The generalization result matters as much as the raw numbers. Memory built from training and development runs improved performance on the held-out test-normal partition, confirming that the system is learning transferable principles rather than fitting to previously-seen task instances. That distinction matters for deployment: a system that memorizes seen scenarios provides no benefit on the novel situations that constitute almost all production usage.

Why Inference-Time Learning Matters

The alternative to inference-time adaptation is fine-tuning. ToolLLM (Qin et al., 2023) and Gorilla (Patil et al., 2023) bake tool-use knowledge into model weights through training on annotated tool-call corpora. Toolformer (Schick et al., 2023) taught models to self-annotate tool invocations via a self-supervised objective. These approaches improve base model capability for general tool use, but they cannot adapt to deployment-specific environments: your internal API’s undocumented behavior is not in any training corpus, and it never will be.

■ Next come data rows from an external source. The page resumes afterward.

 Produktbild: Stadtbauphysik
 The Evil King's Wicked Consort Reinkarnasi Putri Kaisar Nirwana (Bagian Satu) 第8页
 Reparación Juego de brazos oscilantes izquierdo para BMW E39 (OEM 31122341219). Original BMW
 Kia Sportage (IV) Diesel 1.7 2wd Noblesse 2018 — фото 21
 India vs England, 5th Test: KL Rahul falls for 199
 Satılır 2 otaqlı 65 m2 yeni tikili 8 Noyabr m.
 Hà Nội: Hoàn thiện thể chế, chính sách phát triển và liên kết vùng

Fine-tuning also requires ML infrastructure, trained personnel, and a training loop that runs continuously as the environment evolves. It is unavailable for closed-source models like GPT-4o or Claude 3.5 Sonnet. ALTK-Evolve sidesteps all of this, running as a wrapper around any LLM, adding a retrieval call before each agent run and a trajectory capture call after. The model never needs to be updated.

This matters particularly for organizations running commercial API-based agents. The fine-tuning path is closed to them by default, and even when open, environment-specific quirks are too narrow to justify the cost of a dedicated training run. Inference-time memory is the practical option.

Three Ways to Deploy

The system ships with three integration paths. The no-code path targets Claude Code, Codex, and IBM Bob, installing as a plugin with automatic trajectory extraction and retrieval via hooks. The low-code path requires a single import:

import altk_evolve.auto

This emits traces to Arize Phoenix and works with OpenAI, LiteLLM, and Hugging Face agents. The pro-code path integrates with IBM’s CUGA agent framework via MCP, with explicit get_guidelines() calls before each run and save_trajectory() calls after, enabling the tightest cross-session learning loop at the cost of more integration code.

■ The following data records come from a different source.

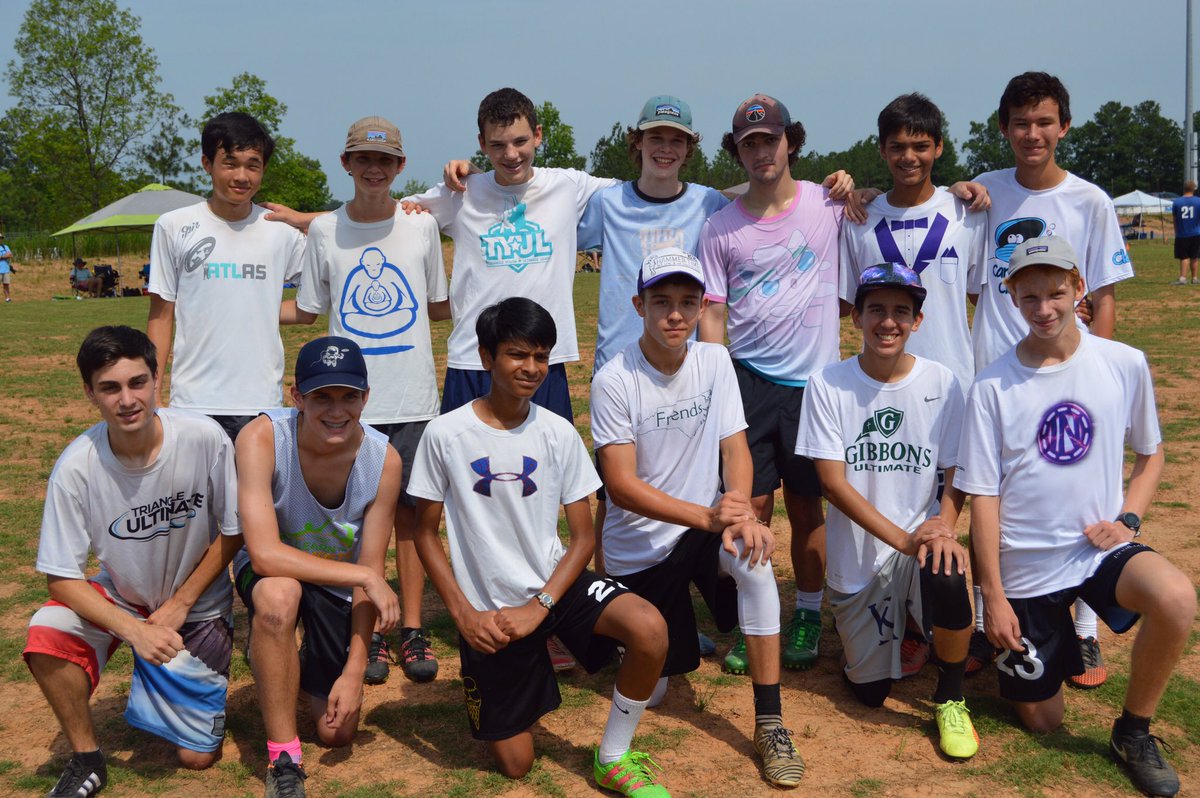 TriangleUlty's tweet photo. Today is the last day for YSL 2018! What has been your favorite memory from this past summer? Let us know! #triangleultimate https://t.co/euPP0zqsTv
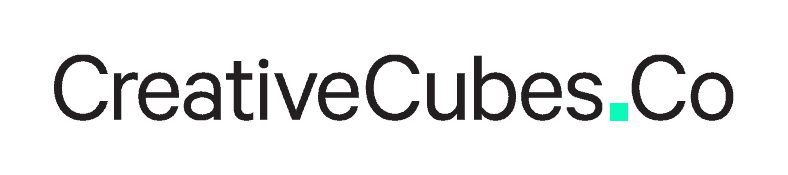 CreativeCubes.Co logo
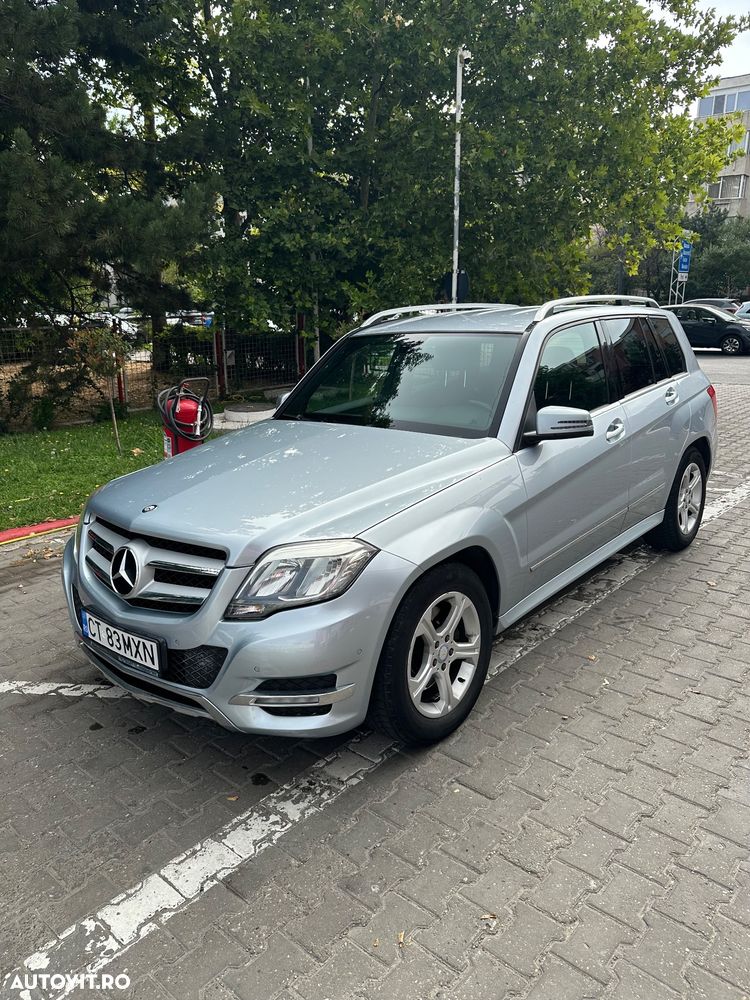 Mercedes-Benz GLK 220 CDI 4MATIC - 2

The GitHub repository includes the toolkit; documentation covers all three paths with setup walkthroughs.

The Broader Picture

The implementation pattern in ALTK-Evolve is familiar from other persistence systems: a write path that logs observed behaviors, a background compaction process that merges and scores entries, and a read path that returns only the relevant subset. Applied to agent deployment, the log entries are procedural guidelines and the compaction is semantic deduplication with utility scoring.

Several related systems approach the same goal from different directions. Mobile UI agents like AppAgent maintain per-app observation notes to guide future runs, which is conceptually similar but without the consolidation and scoring layer. Reinforcement learning with verifiable rewards, as in DeepSeek-R1 and related systems, updates model weights through outcome supervision and targets a different part of the stack entirely. ALTK-Evolve occupies the inference-time, model-agnostic position: no weight updates, no training infrastructure, works with any LLM, and improves continuously as the agent accumulates field experience.

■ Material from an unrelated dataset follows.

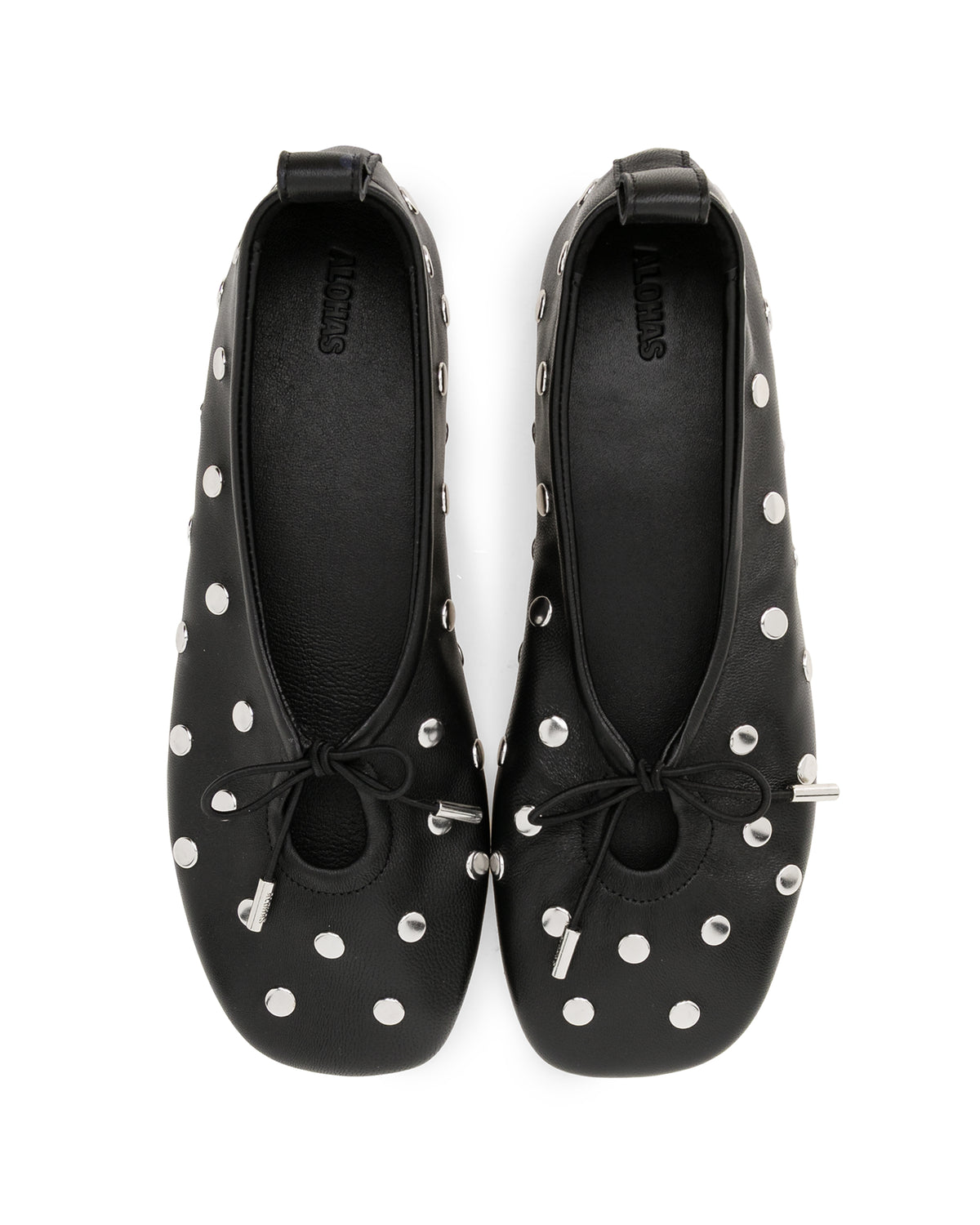 Rosalind all studs ballet flats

For anyone building agents that run repeatedly against the same APIs and tools, the core proposition holds regardless of the benchmark numbers. An agent that distills its own deployment experience into retrievable, pruned guidelines will outperform one that starts from zero each time. The engineering infrastructure for this pattern is now available in a documented, multi-path package. What remains is adopting it.